Initial reports of liver transplantation for hepatoblastoma found a 50% survival rate with half of the poor outcomes due to tumor recurrence. Most patients did not receive adjuvant chemotherapy. More recent studies, in which patients received chemotherapy both before and following transplantation have reported improved outcome after liver transplantation such that the 5-year survival after transplant ranges from 63% to 93%. Variables previously thought to be predictors of poor outcome, such as vascular invasion or metastatic disease at the time of presentation, have not been shown to affect outcome after transplantation. Transplant-related complications were the cause of mortality in less than 10% of the patients since 1999. These studies demonstrate the efficacy of transplantation in patients who had what was considered unresectable hepatoblastoma.

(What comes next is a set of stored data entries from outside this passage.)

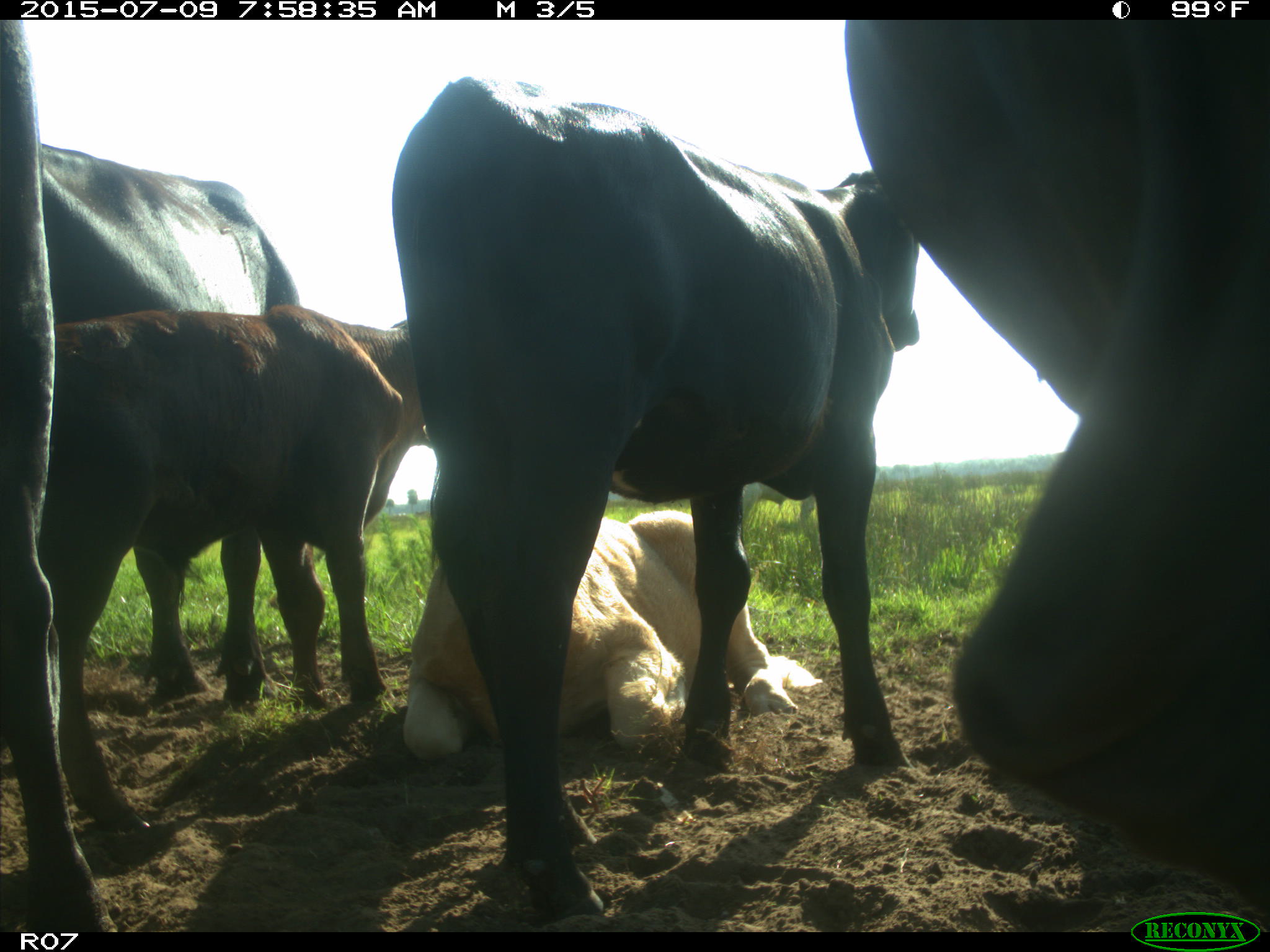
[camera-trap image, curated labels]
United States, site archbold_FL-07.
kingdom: Animalia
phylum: Chordata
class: Mammalia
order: Artiodactyla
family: Bovidae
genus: Bos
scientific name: Bos taurus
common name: domestic cow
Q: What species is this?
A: Bos taurus (domestic cow).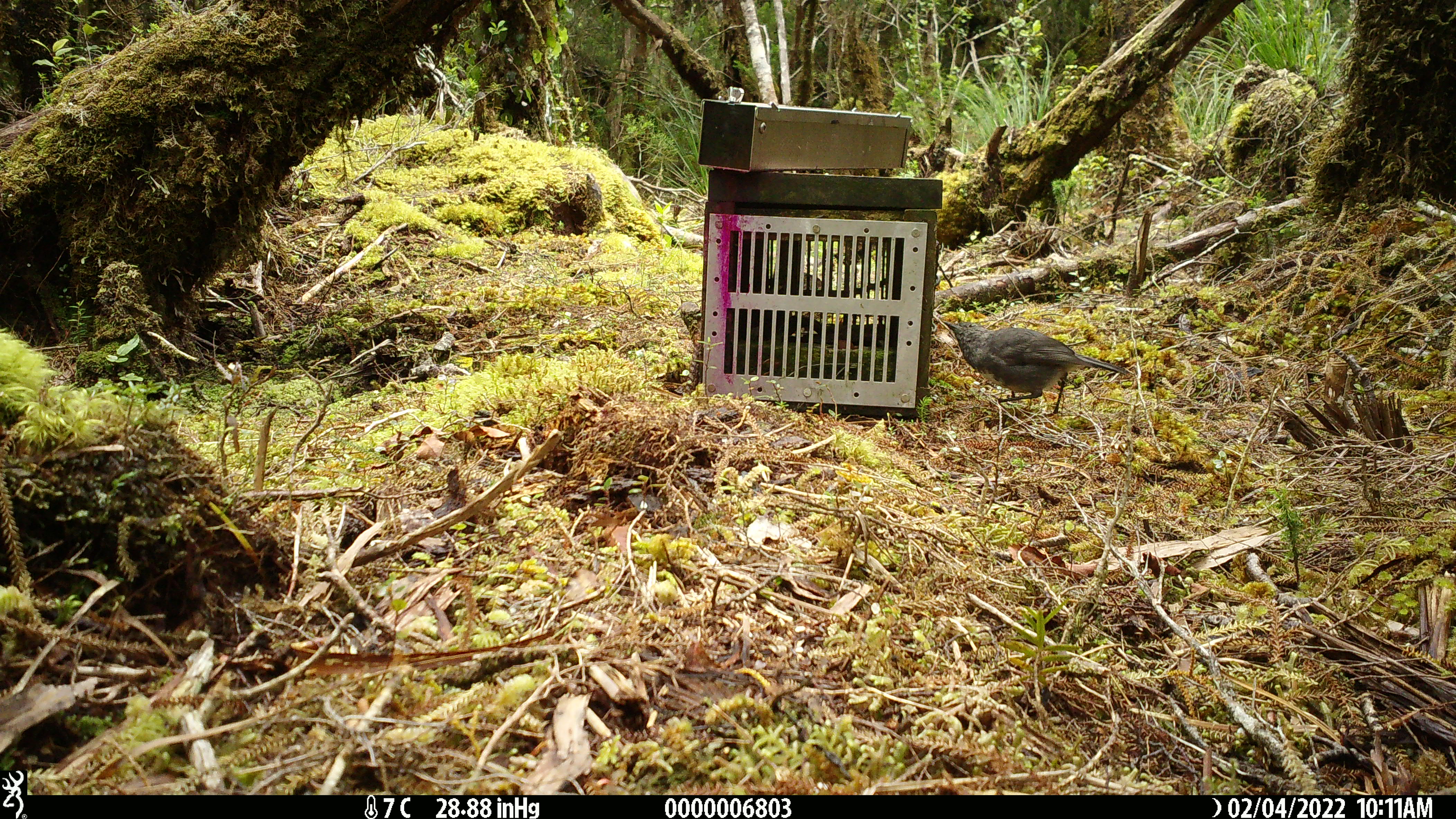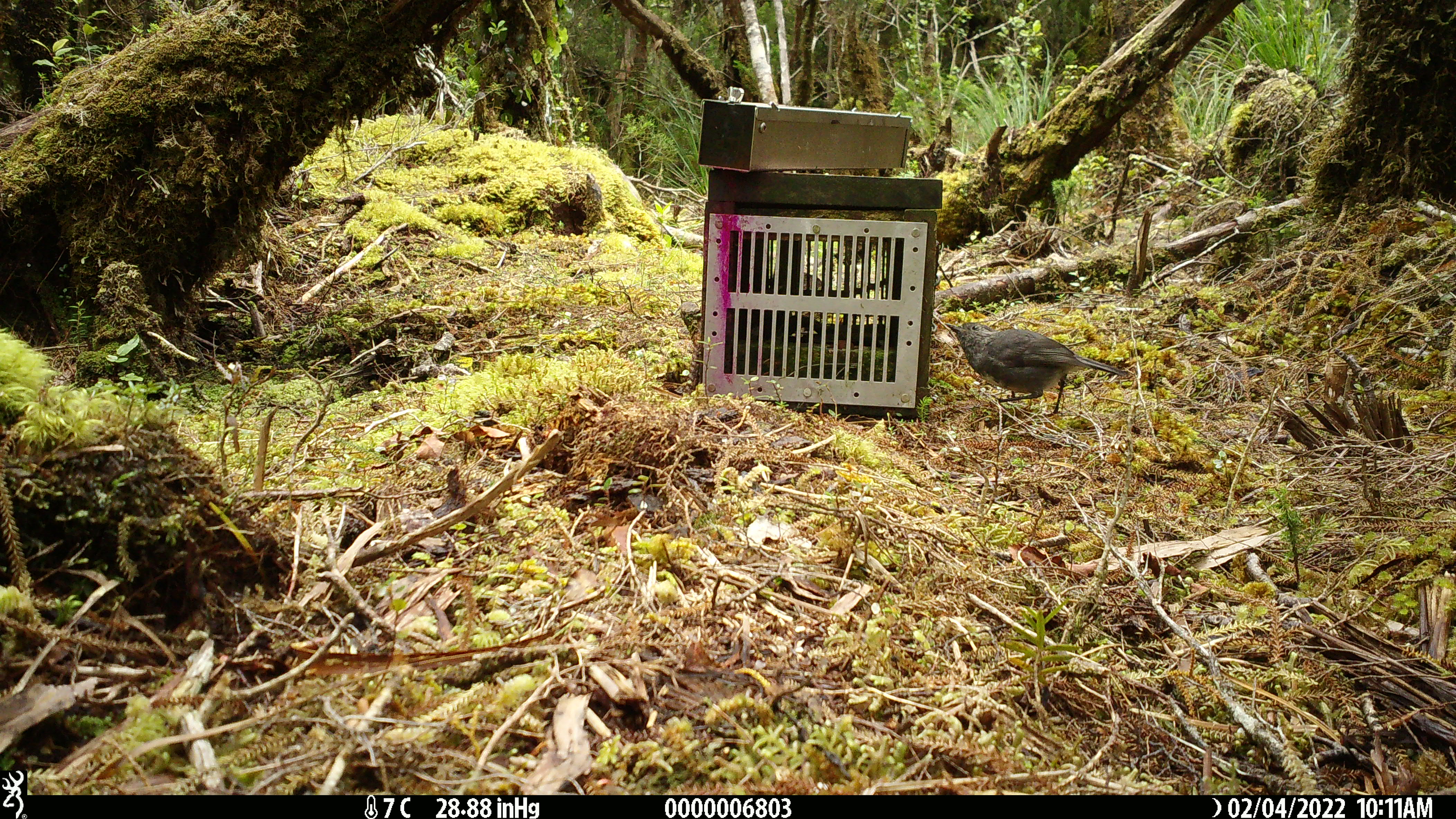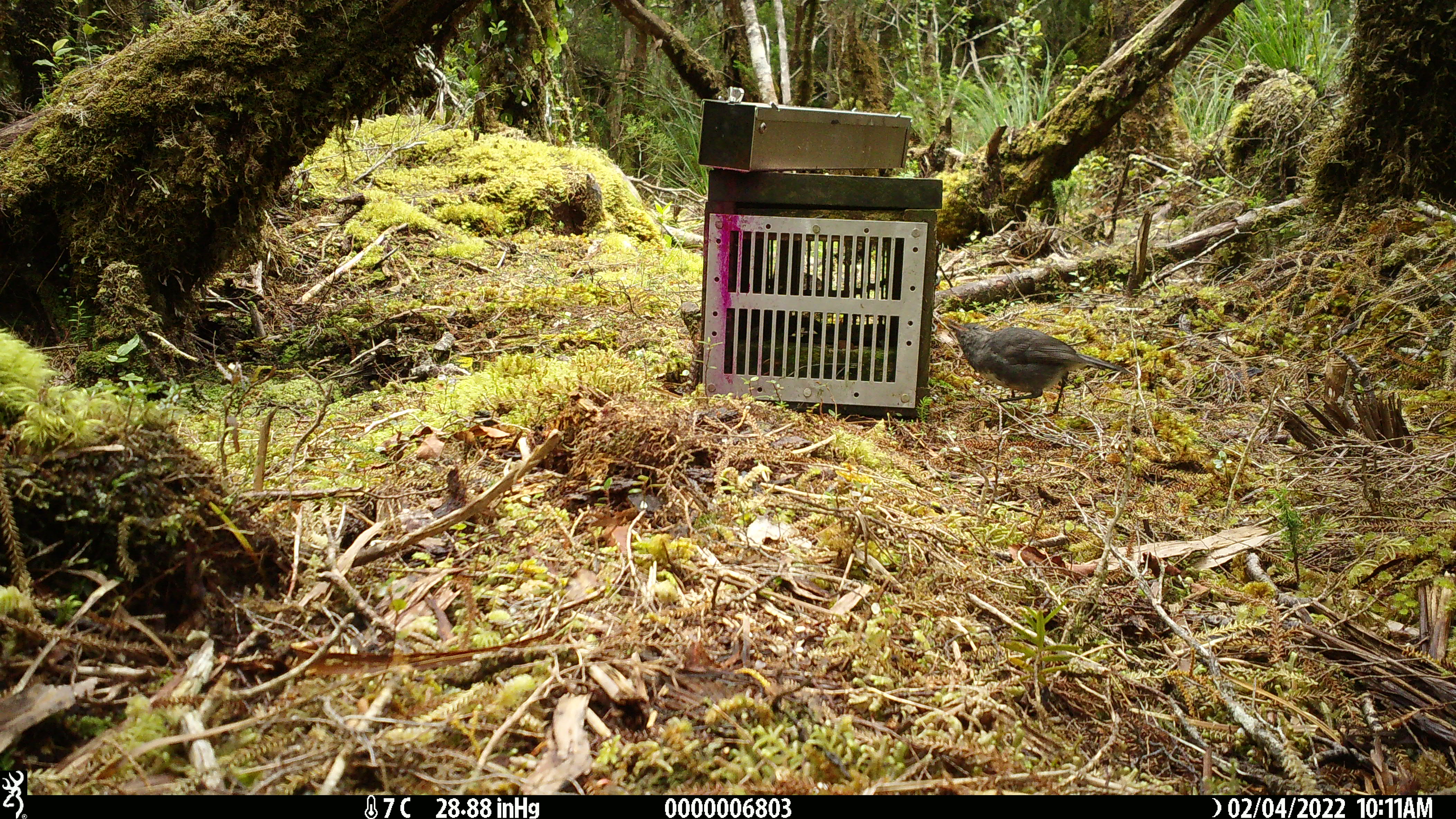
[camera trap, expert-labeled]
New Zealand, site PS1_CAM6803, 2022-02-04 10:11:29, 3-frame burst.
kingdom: Animalia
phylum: Chordata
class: Aves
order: Passeriformes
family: Petroicidae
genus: Petroica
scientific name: Petroica australis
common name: new zealand robin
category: robin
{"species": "robin (new zealand robin) (Petroica australis)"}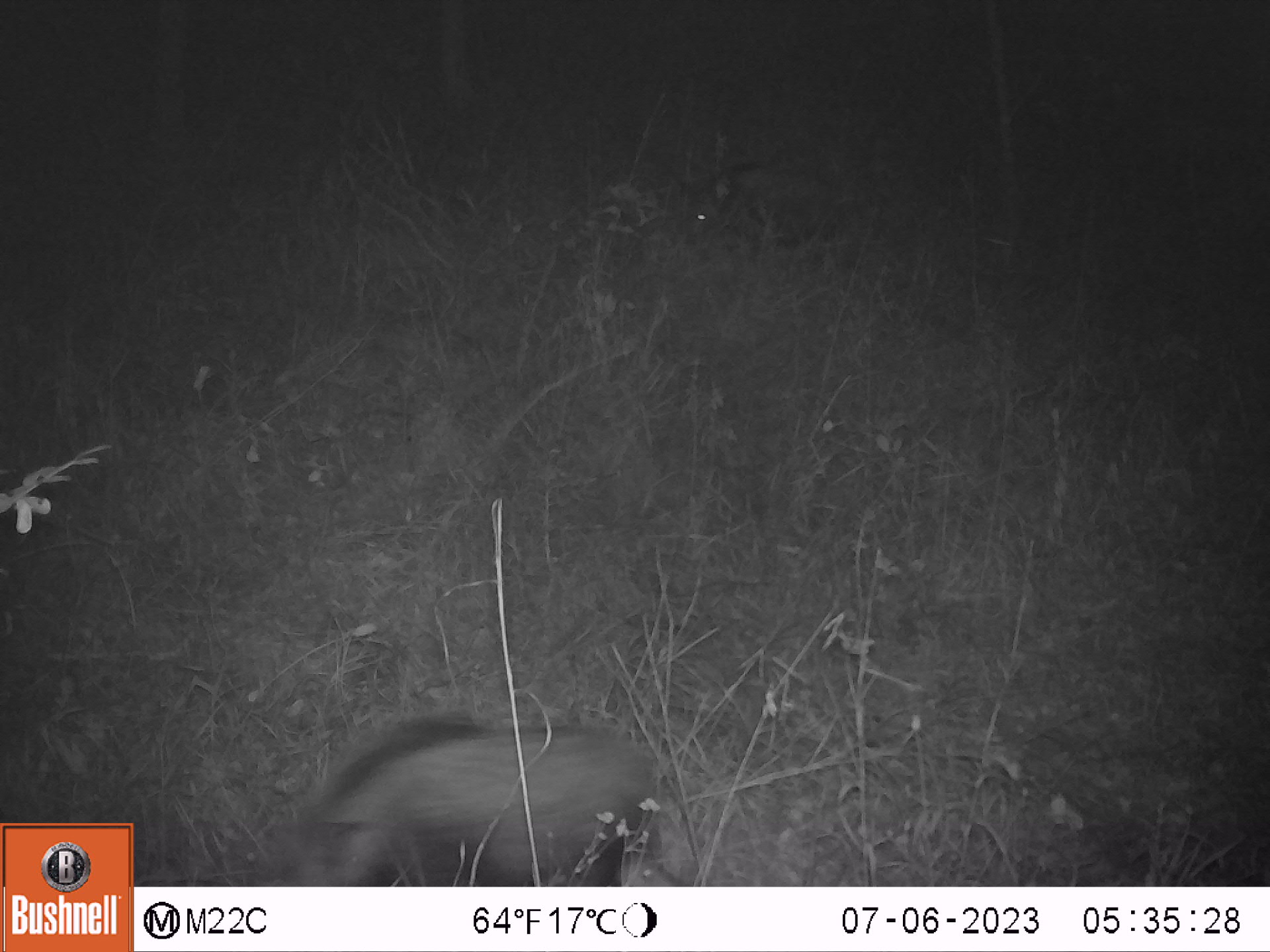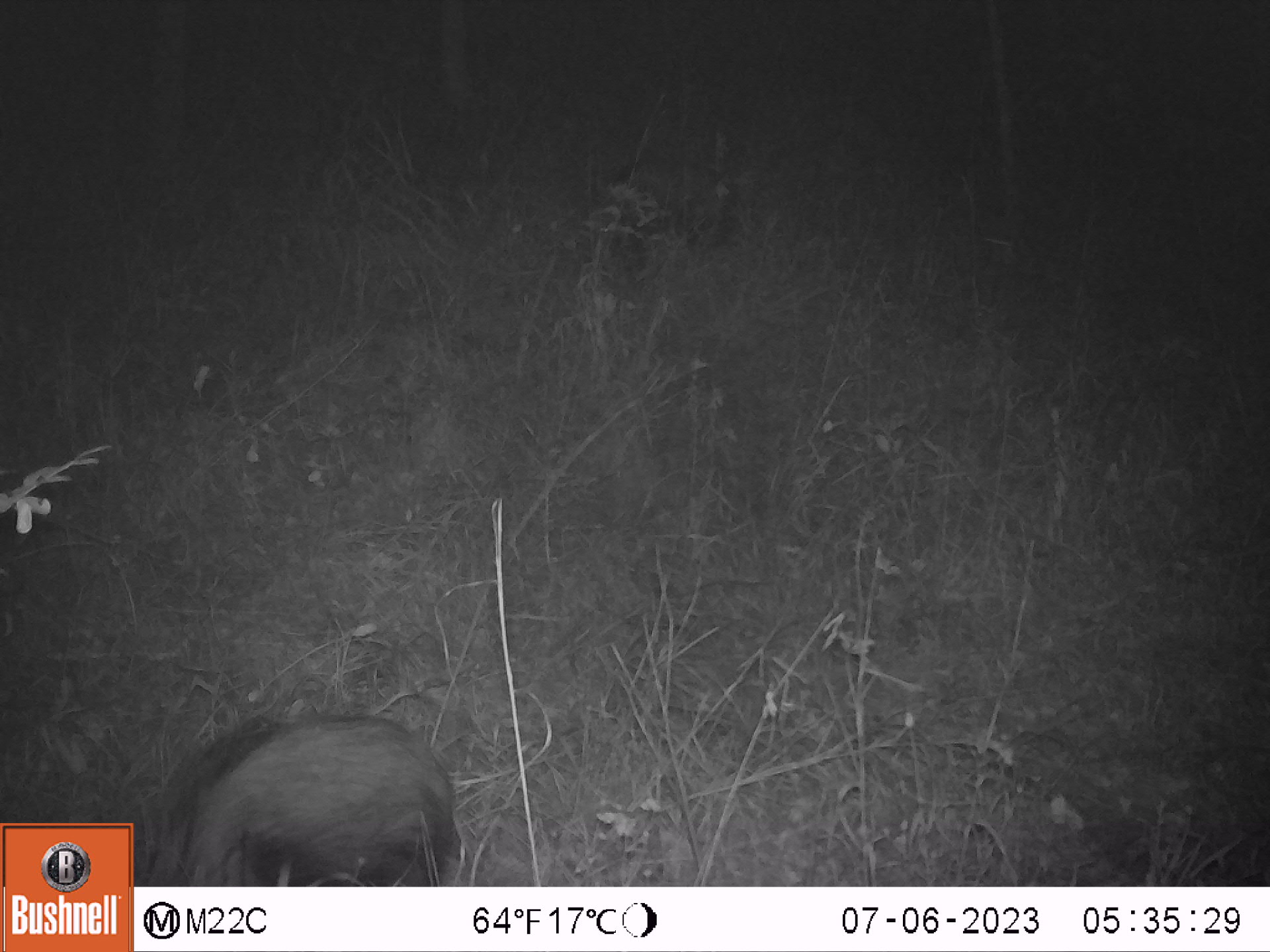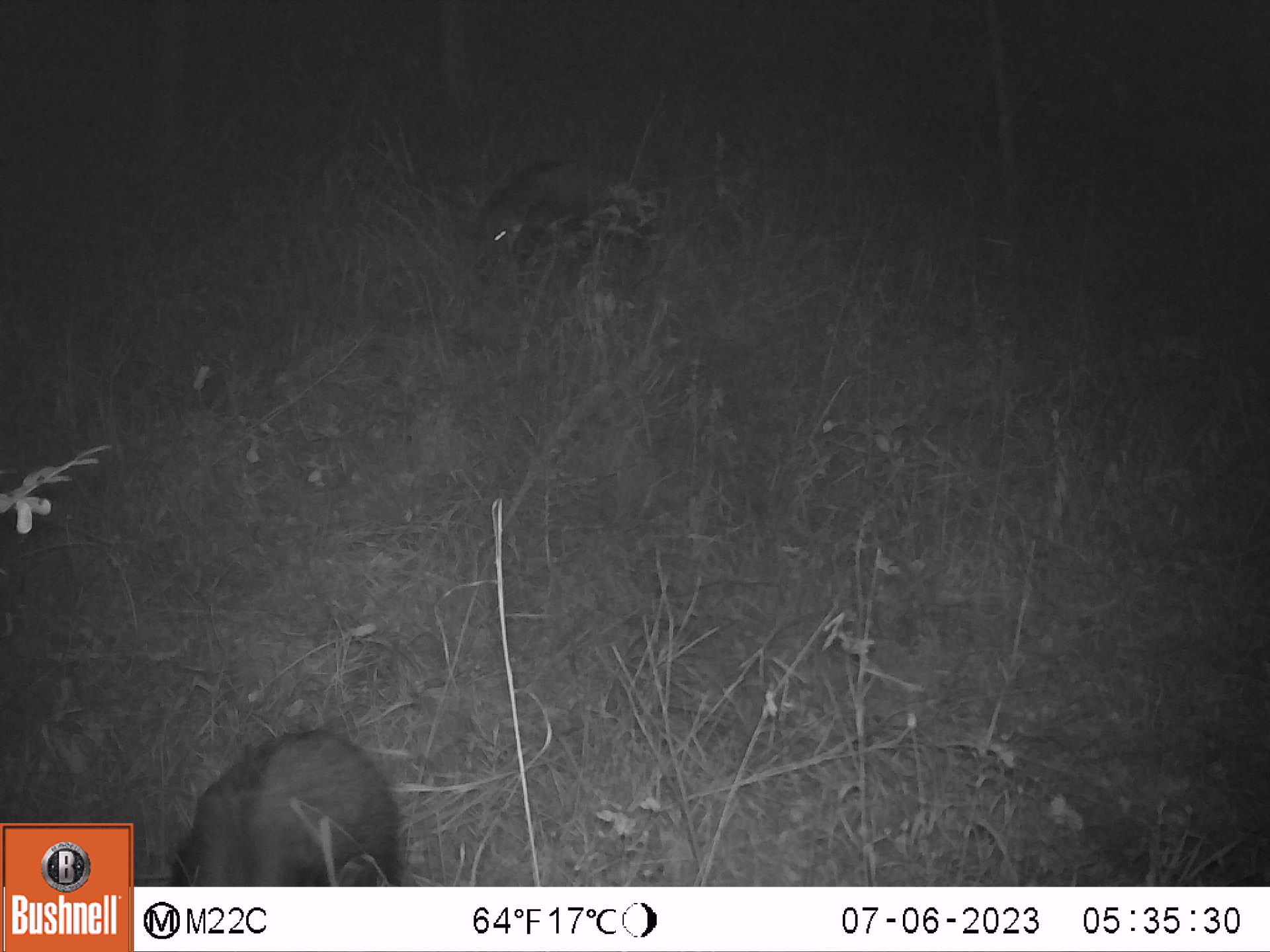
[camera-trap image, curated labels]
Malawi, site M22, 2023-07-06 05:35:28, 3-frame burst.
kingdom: Animalia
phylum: Chordata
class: Mammalia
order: Artiodactyla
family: Suidae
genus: Potamochoerus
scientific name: Potamochoerus larvatus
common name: bushpig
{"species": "bushpig (Potamochoerus larvatus)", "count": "2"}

Tumor recurrence remains a significant problem following transplantation, with recurrence rates of up to 25% in recent series. The outcome is usually poor if recurrence occurs. Recurrence rates following transplantation, however, are similar to those following conventional resection. A recent study by Pimpalwar et al addressed this observation. They found that tumor susceptibility to chemotherapy, as manifest by decreasing AFP levels or reduction in tumor size indicated by cross-sectional imaging, better predicted outcome than the manner by which the tumor was completely removed. In patients who had a poor response to adjuvant chemotherapy, the outcome was worse, regardless of whether the patient underwent conventional resection or transplantation, when compared with those who had a good response to chemotherapy before surgery. The number of patients within this study was small, and a larger study will be necessary to confirm these findings.

Close follow-up is essential for all children who have undergone treatment for a hepatoblastoma. Serial measuring of AFP levels and radiographic evaluation during the first 3 years after treatment are important so that early detection of recurrent disease is possible.